If there is one way in which a situation or scheme or system is legal, and no ways in which it is illegal, even if there are many ways in which it is really creepy, it’s still legal. This is often infuriating in the private sector, but in the public sector there is a very different environment – because, most of the time, public sector bodies don’t get to operate in ‘stealth mode’. In the private sector, the ICO by and large regulates against dishonesty rather than for good data hygiene. The public sector is held to a higher standard.
Either way, before 00:01 on the first day of operation, the ICO operates only on scenarios, or possibilities.
You can in fact put a scenario to the ICO and, while its officials don’t necessarily like hypotheticals, they will offer an opinion based on what you have said.
What most people fail to understand is that ICO decisions are based exclusively upon the scenario (or evidence) as presented to it.
If you tell the ICO that you will do X, and its officials suggest that X is most likely legal, then that opinion will simply not apply if at 9:12 am on the second Thursday of the following month it turns out you instead do X plus Y; that is a different scenario.
Clearly, if you miss out critical information from the scenarios you present, then the ICO’s opinion cannot and does not reflect what you are actually doing; it only reflects what you say you are doing. Remember, the ICO operates on reality – which is why it can only enforce at 00:01 on the first day of operation.
Where the ICO issues “contradictory advice”, it is almost always because the information it was presented with changed.
In a hypothetical scenario, when the scenario changes, the ICO reserves the right to change its mind. What else would it do?
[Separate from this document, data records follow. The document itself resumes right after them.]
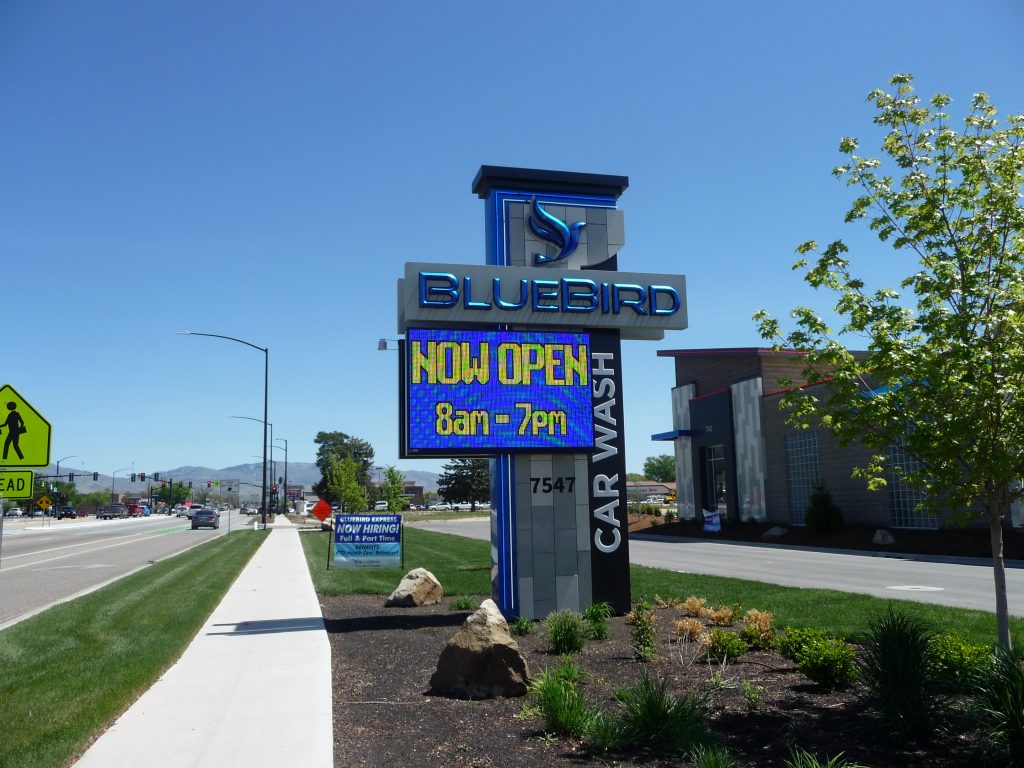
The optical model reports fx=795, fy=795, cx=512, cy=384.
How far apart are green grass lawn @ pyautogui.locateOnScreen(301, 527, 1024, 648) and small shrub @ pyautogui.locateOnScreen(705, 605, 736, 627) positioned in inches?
19.4

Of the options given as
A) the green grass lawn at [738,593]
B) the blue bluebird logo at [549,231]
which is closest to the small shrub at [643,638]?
the green grass lawn at [738,593]

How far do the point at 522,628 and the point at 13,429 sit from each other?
23.7 ft

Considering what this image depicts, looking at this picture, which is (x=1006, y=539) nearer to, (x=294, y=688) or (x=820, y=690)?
(x=820, y=690)

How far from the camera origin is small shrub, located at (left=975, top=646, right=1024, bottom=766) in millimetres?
5457

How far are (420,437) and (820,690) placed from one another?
261 inches

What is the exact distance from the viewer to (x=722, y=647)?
31.2 feet

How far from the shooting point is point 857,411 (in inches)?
302

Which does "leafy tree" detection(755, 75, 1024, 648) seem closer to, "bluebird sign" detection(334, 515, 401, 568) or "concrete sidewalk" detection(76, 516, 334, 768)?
"concrete sidewalk" detection(76, 516, 334, 768)

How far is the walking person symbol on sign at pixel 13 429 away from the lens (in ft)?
27.3

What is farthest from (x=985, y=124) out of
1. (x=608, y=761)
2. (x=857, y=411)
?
(x=608, y=761)

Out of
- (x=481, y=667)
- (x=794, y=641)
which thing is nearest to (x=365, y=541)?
(x=481, y=667)

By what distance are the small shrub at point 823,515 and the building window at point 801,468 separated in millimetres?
1327

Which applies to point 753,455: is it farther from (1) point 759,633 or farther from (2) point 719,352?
(1) point 759,633

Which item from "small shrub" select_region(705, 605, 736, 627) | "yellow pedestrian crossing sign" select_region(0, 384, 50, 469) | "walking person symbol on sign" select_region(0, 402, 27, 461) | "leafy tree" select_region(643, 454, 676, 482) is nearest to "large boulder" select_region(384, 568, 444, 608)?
"small shrub" select_region(705, 605, 736, 627)
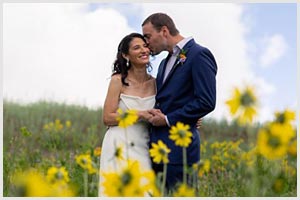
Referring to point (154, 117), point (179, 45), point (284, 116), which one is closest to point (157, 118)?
point (154, 117)

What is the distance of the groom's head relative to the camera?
4367 millimetres

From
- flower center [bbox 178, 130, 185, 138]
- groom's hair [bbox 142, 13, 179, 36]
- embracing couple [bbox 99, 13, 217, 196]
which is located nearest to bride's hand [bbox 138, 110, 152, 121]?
embracing couple [bbox 99, 13, 217, 196]

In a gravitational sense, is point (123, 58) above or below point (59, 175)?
above

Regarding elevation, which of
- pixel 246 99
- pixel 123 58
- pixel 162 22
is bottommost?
pixel 246 99

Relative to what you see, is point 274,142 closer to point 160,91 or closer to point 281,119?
point 281,119

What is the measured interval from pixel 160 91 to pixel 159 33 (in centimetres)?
40

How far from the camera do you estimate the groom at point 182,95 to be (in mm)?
4117

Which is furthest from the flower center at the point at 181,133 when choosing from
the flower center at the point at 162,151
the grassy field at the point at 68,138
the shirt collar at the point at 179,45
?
the grassy field at the point at 68,138

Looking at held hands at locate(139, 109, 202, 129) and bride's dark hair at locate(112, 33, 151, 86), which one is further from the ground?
bride's dark hair at locate(112, 33, 151, 86)

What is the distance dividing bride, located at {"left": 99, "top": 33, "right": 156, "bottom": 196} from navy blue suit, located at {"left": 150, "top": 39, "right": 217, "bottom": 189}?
12 cm

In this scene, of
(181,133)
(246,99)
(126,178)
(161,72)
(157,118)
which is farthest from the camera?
(161,72)

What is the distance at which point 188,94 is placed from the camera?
4.23m

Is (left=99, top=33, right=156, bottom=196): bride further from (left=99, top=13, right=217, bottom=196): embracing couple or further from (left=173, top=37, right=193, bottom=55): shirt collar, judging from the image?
(left=173, top=37, right=193, bottom=55): shirt collar

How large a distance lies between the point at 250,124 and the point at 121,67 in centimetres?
229
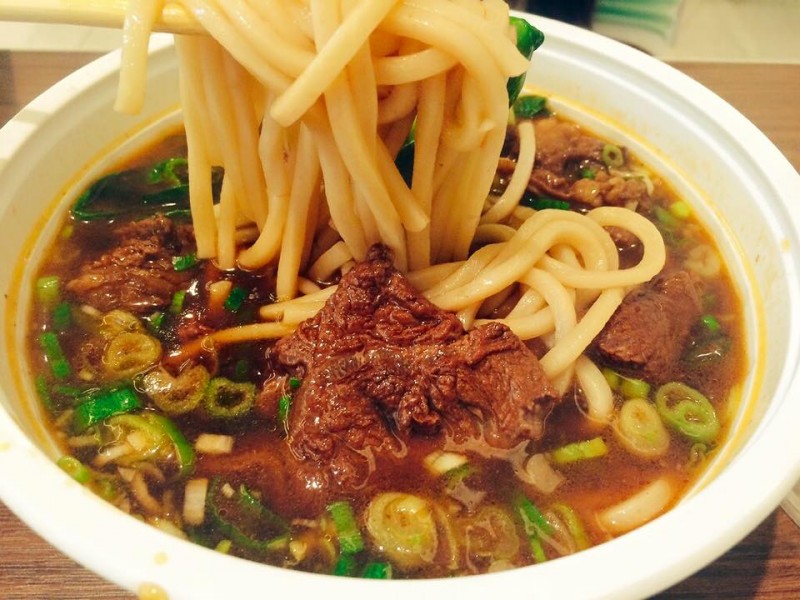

If ICO officials “change their minds” when presented with what is ostensibly “the same” information, it likely demonstrates the fact that – in the ICO’s opinion – material information was omitted the first time.
For example, care.data’s communications programme collapsed because what NHS England told the ICO turned out to be incomplete – when other information was added, and checked against reality, what NHS England said it would do, and what it actually did, were shown to be materially different.
If you want to understand why the ICO changes its mind, the best place to start is with what you didn’t tell its officials, that someone else did.